“Data-Driven Thinking” is written by members of the media community and contains fresh ideas on the digital revolution in media.
Today’s column is written by Victor Wong, CEO at Thunder Experience Cloud.
Some might not consider the US government to be a technological innovator. Yet as it arguably tracks more information about US citizens than any other tech company, the US Census Bureau is pioneering a new form of data privacy protection called “differential privacy.”
The tech industry has started to take notice, with Uber and Apple both implementing differential privacy into their technology. Perhaps it’s time for ad tech to follow.

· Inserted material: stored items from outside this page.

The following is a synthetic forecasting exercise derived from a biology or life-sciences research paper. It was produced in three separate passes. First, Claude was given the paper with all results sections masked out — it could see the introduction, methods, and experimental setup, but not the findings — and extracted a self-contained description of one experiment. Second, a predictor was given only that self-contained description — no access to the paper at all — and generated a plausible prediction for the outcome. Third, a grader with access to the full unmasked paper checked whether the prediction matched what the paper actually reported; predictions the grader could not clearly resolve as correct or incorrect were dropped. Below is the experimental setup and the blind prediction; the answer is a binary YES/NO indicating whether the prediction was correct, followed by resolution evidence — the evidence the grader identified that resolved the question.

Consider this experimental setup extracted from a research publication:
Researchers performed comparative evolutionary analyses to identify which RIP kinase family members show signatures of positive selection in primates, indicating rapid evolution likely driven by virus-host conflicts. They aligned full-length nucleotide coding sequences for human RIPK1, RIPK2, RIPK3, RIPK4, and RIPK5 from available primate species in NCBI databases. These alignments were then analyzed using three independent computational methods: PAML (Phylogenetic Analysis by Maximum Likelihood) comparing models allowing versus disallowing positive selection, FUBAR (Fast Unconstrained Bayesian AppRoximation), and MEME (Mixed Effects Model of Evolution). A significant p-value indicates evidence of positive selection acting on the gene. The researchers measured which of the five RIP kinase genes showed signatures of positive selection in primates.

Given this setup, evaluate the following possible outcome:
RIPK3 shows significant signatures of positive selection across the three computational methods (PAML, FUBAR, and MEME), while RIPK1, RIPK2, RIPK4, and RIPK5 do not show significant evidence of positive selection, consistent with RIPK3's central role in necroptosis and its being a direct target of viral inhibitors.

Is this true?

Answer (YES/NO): YES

So what is differential privacy?
At a basic level, differential privacy is a form of data encryption. It allows researchers to accurately analyze entire data sets while protecting the privacy of individual data points. Researchers can analyze particular trends within the data, such as examining citizenship of neighborhoods, without being able to re-identify individual data points.

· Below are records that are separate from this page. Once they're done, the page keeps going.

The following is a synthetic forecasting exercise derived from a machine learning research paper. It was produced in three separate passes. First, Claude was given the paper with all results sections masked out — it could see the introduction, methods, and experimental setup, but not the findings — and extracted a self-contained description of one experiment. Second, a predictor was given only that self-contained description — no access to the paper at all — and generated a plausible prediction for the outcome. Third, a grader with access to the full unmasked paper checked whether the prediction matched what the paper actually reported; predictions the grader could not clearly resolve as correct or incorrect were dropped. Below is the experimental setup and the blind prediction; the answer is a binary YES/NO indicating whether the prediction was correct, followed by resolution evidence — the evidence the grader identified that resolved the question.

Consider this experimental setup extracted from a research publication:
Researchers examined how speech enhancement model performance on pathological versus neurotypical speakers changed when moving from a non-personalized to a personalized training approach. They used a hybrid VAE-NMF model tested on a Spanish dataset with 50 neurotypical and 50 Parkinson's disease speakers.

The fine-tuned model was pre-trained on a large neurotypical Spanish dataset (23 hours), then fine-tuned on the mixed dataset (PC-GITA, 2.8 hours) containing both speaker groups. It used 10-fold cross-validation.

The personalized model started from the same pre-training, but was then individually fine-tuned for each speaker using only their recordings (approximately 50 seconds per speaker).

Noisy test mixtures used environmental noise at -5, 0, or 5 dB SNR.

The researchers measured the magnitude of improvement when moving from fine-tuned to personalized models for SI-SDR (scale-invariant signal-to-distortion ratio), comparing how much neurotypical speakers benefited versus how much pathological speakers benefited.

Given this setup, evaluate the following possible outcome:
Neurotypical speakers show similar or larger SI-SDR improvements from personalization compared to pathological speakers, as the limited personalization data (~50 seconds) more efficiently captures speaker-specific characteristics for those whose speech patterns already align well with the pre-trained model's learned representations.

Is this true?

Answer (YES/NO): NO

To accomplish this feat, differential privacy goes beyond hashing IDs and obfuscates patterns that can link data points to individuals and identify them.
Apple describes it this way [PDF]: “The differential privacy technology used by Apple is rooted in the idea that statistical noise that is slightly biased can mask a user’s individual data before it is shared.”
Differential privacy trades a little inaccuracy for more privacy protection. Sophisticated algorithms can be built for more complex grouping of data and obfuscation of identity, creating data sets that allow for fairly accurate independent measurement without compromising individual privacy. This enables Apple to promise that its devices don’t track individuals, and yet it collects data across devices to feed into machine learning and analytics to improve its software.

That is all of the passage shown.